Connect with us

HUKRIM

Putusan Kasus Tanah Hotel Plago, Hakim Dinilai Kesampingkan Fakta Sidang

Published

on

JPU Kejati NTT, Advani Ismail Fahmi, SH., saat melimpahkan memori kasasi di Pengadilan Tipikor pada Pengadilan Negeri Kelas 1A Kupang, Senin (29/4/2024).

KUPANG, PENATIMOR – Kasus dugaan korupsi pemanfaatan aset tanah Pemprov NTT seluas 31.670 m2 di Pantai Pede, Desa Gorontalo, Kecamatan Komodo, Kabupaten Manggarai Barat, yang di atasnya dibangun Hotel Plago, memasuki babak baru.

Jaksa Penuntut Umum (JPU) Kejaksaan Tinggi Nusa Tenggara Timur telah melakukan upaya hukum kasasi sebagai bentuk perlawanan atas putusan majelis hakim Pengadilan Tipikor Kupang yang membebaskan empat terdakwa.

JPU tampaknya tetap kukuh dengan keyakinannya bahwa para terdakwa terbukti bersalah dan patut dihukum.

Untuk itu, memori kasasi telah dilimpahkan oleh JPU ke Pengadilan pada Senin (29/4/2024) siang, sesuai batas waktu yang ditentukan.

Untuk merampungkan memori kasasi, tim JPU harus bekerja ekstra, karena salinan putusan baru diserahkan Pengadilan pada Jumat (26/4/2024).

Kasi Penkum Kejati NTT, Raka Putra Dharma, SH.,MH., yang dikonfirmasi media ini, Selasa (30/4/2024), mengatakan, upaya kasasi dilakukan setelah JPU menyatakan menolak putusan hakim.

“Karena putusannya bebas, maka JPU langsung lakukan upaya hukum kasasi,” kata Raka.

Menurut Raka, JPU menilai pertimbangan hakim dalam putusannya telah mengesampingkan fakta persidangan, baik itu alat bukti keterangan saksi, keterangan ahli, surat, yang dihadirkan JPU.
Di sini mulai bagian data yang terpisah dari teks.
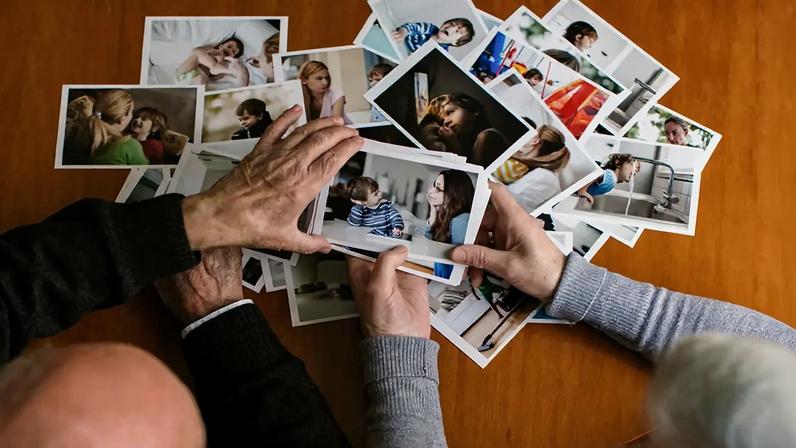 Fotografia de um casal de idosos olhando fotos.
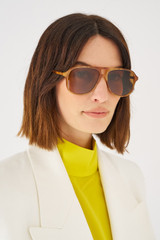 Profile view of model wearing the Oroton Folk Sunglasses in Maple Tort and Acetate for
“Pertimbangan hakim dalam putusan justeru di luar dari fakta sidang. Bagaimana bisa, majelis hakim mempertimbangkan suatu fakta hukum di luar daripada apa yang tertungkap dalam persidangan. Ada banyak pertimbangan hakim yang mengesampingkan fakta persidangan, dan semuanya sudah diuraikan secara lengkap dalam memori kasasi,” ungkap Raka.

“Ada juga keterangan yang dipertimbangkan hakim tersebut adalah berasal dari keterangan terdakwa saja, padahal alat bukti keterangan saksi yang menjadi fakta persidangan pula, menjelaskan sebagian besar dokumen administrasi proses tender tidak ditemukan, karena panitia seleksi dan panitia pengkaji tidak dilibatkan dalam proses teknis pengkajian maupun proses seleksi,” lanjut dia.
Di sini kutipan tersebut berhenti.